Consider Bruce Willis and Demi Moore. Despite being divorced for over a decade, they’re often seen at red carpet events with their three daughters, Rumer, Scout, and Tallulah. By maintaining a friendly connection with each other, these exes ensure that they both have a positive relationship with their kids and that their family unit stays intact.
Here are some tips that can help you ease into more productive communication with your kids.
– Asking why can be intimidating and close off your conversation. Instead ask what happened questions, which keep the dialogue open. Then, move into talking about feelings which provide insights into what’s really going on with your child. Validate their right to their feelings, even if you’re uncomfortable hearing about them. When they feel safe in expressing their emotions, you’ll get real clues as to how your divorce is affecting them — and whether there are changes taking place worthy of your special attention.
– Be patient. Don’t react or respond until you get the full message. Sometimes, it takes some meandering for your child to reach the crucial point of what they want to say. Don’t coax — or shut them off too soon!
– Remember that preaching, moralizing, or “parenting” comments can put up barriers to clear communication. Listening is your most valuable skill and tool. Paraphrase back what you’re hearing to make sure you’re getting it right. “So you were annoyed at dad for forgetting to call you last night” is far different from saying “I don’t blame you for being angry at dad. He’s so undependable.”
– Watch your judgments and put-downs, even with upsetting information. Don’t belittle your children, call them names, or insult their behaviors. Talk to them — not at them. The difference is felt as respect. Be careful never to put down or disrespect your child’s other parent in your conversations…as tempting as that may be at times. Keep your kids out of the divorce drama as much as possible. That’s when real emotional damage is done.
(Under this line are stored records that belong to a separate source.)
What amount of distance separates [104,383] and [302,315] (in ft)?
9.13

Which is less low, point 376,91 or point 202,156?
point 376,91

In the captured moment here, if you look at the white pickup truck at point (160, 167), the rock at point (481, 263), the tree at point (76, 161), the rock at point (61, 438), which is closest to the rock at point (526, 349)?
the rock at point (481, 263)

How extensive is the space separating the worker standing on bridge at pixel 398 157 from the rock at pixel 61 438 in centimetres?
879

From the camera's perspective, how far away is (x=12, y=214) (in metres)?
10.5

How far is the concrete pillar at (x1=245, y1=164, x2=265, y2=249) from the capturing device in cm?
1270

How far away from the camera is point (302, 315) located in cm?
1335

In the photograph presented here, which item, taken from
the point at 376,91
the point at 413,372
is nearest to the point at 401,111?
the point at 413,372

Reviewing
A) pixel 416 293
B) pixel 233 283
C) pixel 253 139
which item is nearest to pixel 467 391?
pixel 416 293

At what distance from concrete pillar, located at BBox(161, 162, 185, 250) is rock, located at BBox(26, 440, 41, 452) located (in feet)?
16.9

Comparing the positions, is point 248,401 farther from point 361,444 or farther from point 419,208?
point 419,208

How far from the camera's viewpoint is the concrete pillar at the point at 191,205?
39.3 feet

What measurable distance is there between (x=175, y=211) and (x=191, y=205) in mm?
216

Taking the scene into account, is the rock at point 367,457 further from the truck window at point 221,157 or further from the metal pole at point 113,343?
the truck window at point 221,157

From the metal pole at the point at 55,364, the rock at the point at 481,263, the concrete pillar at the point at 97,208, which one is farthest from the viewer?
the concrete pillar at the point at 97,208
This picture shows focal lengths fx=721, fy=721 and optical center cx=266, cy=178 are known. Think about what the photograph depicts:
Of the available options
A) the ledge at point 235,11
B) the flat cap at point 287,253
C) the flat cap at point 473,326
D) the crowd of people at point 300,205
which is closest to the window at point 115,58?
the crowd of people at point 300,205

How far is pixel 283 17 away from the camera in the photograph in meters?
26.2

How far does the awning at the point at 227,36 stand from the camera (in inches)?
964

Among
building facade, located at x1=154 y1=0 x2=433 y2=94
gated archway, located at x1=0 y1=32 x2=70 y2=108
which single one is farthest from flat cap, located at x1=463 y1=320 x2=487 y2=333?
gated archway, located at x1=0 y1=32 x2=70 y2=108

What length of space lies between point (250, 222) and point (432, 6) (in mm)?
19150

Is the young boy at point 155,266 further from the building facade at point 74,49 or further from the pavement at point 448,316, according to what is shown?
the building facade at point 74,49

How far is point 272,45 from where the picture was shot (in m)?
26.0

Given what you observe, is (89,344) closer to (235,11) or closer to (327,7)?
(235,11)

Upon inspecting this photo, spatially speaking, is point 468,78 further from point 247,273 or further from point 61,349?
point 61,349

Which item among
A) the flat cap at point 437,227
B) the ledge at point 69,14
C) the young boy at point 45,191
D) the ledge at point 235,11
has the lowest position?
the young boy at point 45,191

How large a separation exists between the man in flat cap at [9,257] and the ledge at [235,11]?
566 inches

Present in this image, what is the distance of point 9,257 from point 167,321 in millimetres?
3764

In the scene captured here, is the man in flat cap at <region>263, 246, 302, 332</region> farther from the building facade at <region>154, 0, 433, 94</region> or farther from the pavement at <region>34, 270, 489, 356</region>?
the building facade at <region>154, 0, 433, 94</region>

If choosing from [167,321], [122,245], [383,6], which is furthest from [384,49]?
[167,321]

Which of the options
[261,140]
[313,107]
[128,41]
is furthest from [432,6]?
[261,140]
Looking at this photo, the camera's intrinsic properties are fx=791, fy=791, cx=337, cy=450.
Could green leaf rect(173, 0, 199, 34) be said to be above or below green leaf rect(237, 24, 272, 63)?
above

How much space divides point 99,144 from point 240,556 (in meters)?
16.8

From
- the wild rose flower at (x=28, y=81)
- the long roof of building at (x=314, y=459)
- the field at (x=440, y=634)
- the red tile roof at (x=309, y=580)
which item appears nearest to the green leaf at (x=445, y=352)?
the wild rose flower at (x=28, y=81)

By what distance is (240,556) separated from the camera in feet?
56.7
– Acknowledge your children for coming to you or sharing with you. Praise their braveness. If you were at fault, apologize honestly and discuss how you can make changes for the future. Sometimes, post-divorce parent-child communication can be a very slow process as you rebuild trust and a sense of security.
– Show that you accept and love them — even when their behaviors are not acceptable. Help them come up with some acceptable solutions they can understand and feel good about. Support and positive role modeling go a long way toward influencing your children in the right direction.
Put yourself in your child’s place, and you will likely make wiser decisions when it comes to talking about sensitive areas in their life. Afraid to talk about touchy subjects? Get some help from a counselor. Good parents know it’s essential to talk to your children and be there for them when they need you — especially when they’re reluctant to start the conversation. Don’t let them down!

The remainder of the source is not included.